Ich bin mit meinem eigenen Rad zum Treffpunkt gefahren, unterhalb des enormen Denkmals für die mexikanische Revolution vor 110 Jahren. Der Platz ist groß, einstmals sollte hier der neue Sitz des mexikanischen Parlaments entstehen. Daraus wurde zwar nichts, aber der bereits im Bau befindliche zentrale Kuppelbau verwandelte sich in das heutige Revolutionsmonument.
Treffen mit dem Fahrrad
Ich setze mich auf das Gefährt, für Sekunden fühle ich mich wie ein Weltenbummer. So ist das also. Die „América“ hat Tabaré über tausende Kilometer durch Süd- und Mittelamerika transportiert, seit er 2016 von seinem Heimatort in Uruguay gestartet war. Mit fällt der Film „Die Reise des Che“ ein, sie handelt von der Tour des jungen Ernesto Guevara und späteren kubanischen Revolutionshelden in den fünfziger Jahren des 20. Jahrhunderts durch Argentinien, Chile und Perú, per Motorrad und zu Fuß über unbefestigte Straßen.

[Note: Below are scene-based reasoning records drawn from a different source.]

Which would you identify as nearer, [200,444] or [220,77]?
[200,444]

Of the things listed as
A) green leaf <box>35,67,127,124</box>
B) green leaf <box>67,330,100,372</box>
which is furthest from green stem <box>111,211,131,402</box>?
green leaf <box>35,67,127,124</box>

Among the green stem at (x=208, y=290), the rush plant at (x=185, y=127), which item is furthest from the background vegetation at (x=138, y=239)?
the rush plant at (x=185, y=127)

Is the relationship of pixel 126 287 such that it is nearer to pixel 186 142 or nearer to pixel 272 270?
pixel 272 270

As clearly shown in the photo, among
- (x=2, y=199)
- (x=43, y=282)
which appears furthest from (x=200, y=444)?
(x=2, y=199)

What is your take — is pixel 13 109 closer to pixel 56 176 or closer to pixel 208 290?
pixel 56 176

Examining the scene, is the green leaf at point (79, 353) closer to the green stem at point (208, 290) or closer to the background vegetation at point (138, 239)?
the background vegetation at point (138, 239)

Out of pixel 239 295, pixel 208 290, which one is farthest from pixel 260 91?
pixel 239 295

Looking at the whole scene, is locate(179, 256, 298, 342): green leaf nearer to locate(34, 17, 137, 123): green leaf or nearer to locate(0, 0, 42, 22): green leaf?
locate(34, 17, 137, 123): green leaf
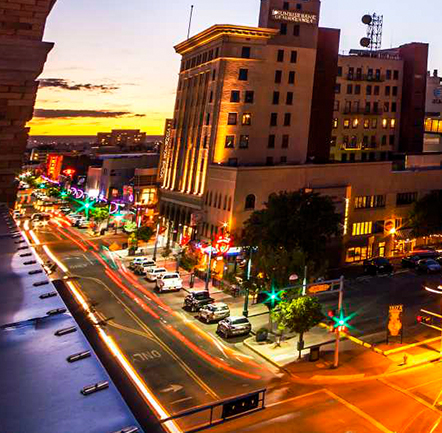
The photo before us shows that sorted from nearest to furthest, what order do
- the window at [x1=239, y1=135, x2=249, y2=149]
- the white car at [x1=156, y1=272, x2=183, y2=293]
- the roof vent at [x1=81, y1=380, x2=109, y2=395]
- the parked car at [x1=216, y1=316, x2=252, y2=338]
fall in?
1. the roof vent at [x1=81, y1=380, x2=109, y2=395]
2. the parked car at [x1=216, y1=316, x2=252, y2=338]
3. the white car at [x1=156, y1=272, x2=183, y2=293]
4. the window at [x1=239, y1=135, x2=249, y2=149]

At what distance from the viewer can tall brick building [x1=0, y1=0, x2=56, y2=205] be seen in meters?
8.45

Tabaré Alonso ist kein Revolutionär. Aber seine Reise hat auch ihn geprägt, so wie vielleicht den Che oder andere Weltenreisende in einem bestimmten Moment.
Wir rollen vom Platz herunter, das Fahrrad wackelt unter dem angehängten Gewicht (auch unter meinem?!), die Bremsen greifen nicht sofort. Tabaré schaut herüber, während er auf meinen Rad herunterrollt. „Los frenos…“, die Bremsen. Und ich denke: Damit ist er von Uruguay bis Mexiko geradelt? Alter, Respekt! Gegen Tabarés Tour fühlt sich meine 20-Kilometer-Tour zum Treffpunkt wie ein Gang zum Bäcker.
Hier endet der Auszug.